18. A method of verifying the accuracy of a diagnosis of a cancer or autoimmune condition in a subject, the method comprising:

providing a biological sample from the subject;

detecting the presence of one or more autoantibodies against at least one autoantigen listed in Table 1 in the biological sample, and

identifying the subject as falsely diagnosed with cancer or an autoimmune condition upon detecting the presence of the one or more autoantibodies.

19. The method of claim 14, wherein

the at least one autoantigen is selected from the group consisting of: STMN4, ODF2, RBPJ, AMY2A, EPCAM, ZNF688, CSF3, S1PR3, CDR2L, RASSF1, SPAG8, TRAP1, SART1, GATA2, PML, SOX2, PELI1, TAX1BP1, JUN, and PAK1;

the at least one autoantigen is selected from the group consisting of: AMY2A, SPAG8, GTSE1, MAK, RNF138, PMFBP1, CCDC34, ODF2, CSF3, CAPN3, MYLK2, TRIM29, SOX2, and STMN4; or

the at least one autoantigen is selected from the group consisting of: STMN4, ODF4, RBPJ, AMY2A, EPCAM, ZNF688, CSF3, RAD51AP1, PSKH1, LENG1, S1PR3, LYSMD1, FAM76A, CDR2L, and CCDC130.

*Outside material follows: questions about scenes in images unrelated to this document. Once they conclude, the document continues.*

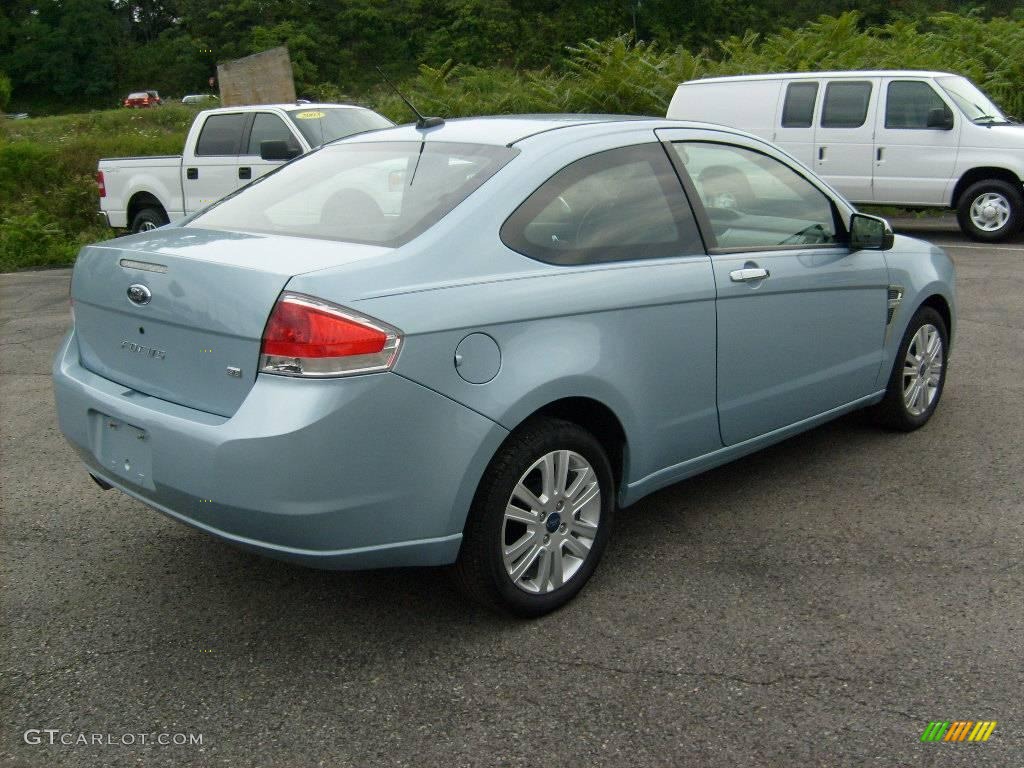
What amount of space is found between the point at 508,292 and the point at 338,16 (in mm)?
67216

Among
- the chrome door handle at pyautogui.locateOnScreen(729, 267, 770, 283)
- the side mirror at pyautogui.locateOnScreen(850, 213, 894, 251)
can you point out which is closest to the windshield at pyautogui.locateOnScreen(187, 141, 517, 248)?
the chrome door handle at pyautogui.locateOnScreen(729, 267, 770, 283)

20. A kit for diagnosing and verifying an autoimmune condition or cancer in a subject, the kit comprising:

at least one antigen or antibody targeting a cancer marker, an autoimmune marker, or both; and

a false positive indicator, the false positive indicator comprising at least one autoantigen listed in Table 1;

at least one labeled secondary antibody or antigen for detecting the binding of the at least one antigen or antibody with the cancer marker and/or the autoimmune marker; and

at least one labeled secondary antibody or antigen detecting binding of at least one autoantibody to the false positive indicator.